The following day, Sewart told her solicitor about the conversation, triggering the contempt of court action.
Sewart’s boyfriend Knox, 35, was jailed for six years for conspiracy to commit misconduct in a public office.
Today Lord Judge, sitting with Mr Justice Ouseley and Mr Justice Holroyde, rejected Knox’s claim that his conviction was unsafe in the light of Fraill’s misconduct.
The judges also threw out his appeal against sentence.
As Knox stood in the dock, Sewart blew kisses to him from the public gallery.
Lord Judge described the Manchester trial as “a troublesome and exceptional case”.
Two previous attempts to conclude the trial had failed and in each case the jury was discharged.
The third trial began in late May 2010 and Fraill was empanelled as a juror.
Explaining why he was not jailing Sewart, a mother of two from Bolton, for her contempt, Lord Judge said it would not have occurred if Fraill had not taken the initiative and contacted her.
“She responded to the contact made by Fraill in the euphoria of her own acquittal and release from custody, at the same time knowing perfectly well that her contact was a juror and that conversation about the case was prohibited.”

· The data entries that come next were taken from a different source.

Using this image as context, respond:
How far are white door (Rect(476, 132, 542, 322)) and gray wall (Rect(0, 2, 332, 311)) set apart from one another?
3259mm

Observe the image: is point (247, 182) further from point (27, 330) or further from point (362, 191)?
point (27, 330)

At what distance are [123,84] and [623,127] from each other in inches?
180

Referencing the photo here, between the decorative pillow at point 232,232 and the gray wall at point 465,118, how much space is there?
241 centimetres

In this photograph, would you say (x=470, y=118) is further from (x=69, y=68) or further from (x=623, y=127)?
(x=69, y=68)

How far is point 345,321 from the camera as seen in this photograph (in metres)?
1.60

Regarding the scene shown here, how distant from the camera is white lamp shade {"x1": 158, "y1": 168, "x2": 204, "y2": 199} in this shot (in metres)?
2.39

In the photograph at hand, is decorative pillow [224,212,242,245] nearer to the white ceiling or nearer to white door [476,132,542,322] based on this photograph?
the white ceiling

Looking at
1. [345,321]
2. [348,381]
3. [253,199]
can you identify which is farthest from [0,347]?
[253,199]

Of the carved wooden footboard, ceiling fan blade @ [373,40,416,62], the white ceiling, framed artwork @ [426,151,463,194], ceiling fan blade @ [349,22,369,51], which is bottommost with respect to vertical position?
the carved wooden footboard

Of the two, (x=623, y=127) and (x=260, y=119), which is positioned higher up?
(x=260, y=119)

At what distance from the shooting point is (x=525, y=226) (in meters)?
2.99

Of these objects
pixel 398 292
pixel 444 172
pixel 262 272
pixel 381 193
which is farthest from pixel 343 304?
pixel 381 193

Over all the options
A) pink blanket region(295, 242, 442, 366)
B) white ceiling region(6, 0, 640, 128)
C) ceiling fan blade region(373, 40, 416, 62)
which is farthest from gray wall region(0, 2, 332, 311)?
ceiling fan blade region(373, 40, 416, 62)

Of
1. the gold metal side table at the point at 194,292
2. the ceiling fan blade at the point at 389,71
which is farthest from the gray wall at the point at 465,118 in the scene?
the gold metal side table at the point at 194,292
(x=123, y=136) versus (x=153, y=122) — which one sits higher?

She did not attempt to influence Fraill’s thinking “but rather went along with her comments”.
A “further significant feature” of the case was that Sewart had spent 14 months in custody awaiting a trial at which she was subsequently acquitted.
She was arrested when her daughter was 10 months old, and she was separated from her for 14 months.
When the baby went to live with her grandmother, she unsurprisingly began to treat her grandmother as her mother, and the bond between mother and baby had to be rebuilt.
If Sewart’s jail sentence for contempt was not suspended, mother and child would once again be separated, said the judge.
“We do not believe that the administration of justice needs further vindication by the imposition of a custodial order which, by taking immediate effect, would once again separate them.”
The court imposed a two-month prison sentence, but suspended it for two years.
Fraill’s solicitor, Damian Wall, said after the hearing that his client was “deeply sorry”.
“Mrs Fraill is deeply sorry for her actions that led to these proceedings,” said Mr Wall.
“Her remorse was evident to the court and reflected in the judgment. She is totally devastated at what has happened, and deeply regrets the impact her actions have had, and will continue to have, upon her family.
“The court has heard evidence which showed that Mrs Fraill clearly struggled from the rigours of having to cope with a long and serious case.
“Mrs Fraill did not volunteer to be a juror, rather she undertook her public duty.
“She has been asked whether or not she regrets what she did, and through me she wants to say that she truly regrets what she did, and that she recognises that the role of a juror has always been, and remains, fundamental to achieving justice in each case.
“Mrs Fraill does not seek, in any way, to diminish the seriousness of her actions, rather she hopes that the example that has been set in this case will help prevent any other person undertaking jury service from behaving in the way that she did.”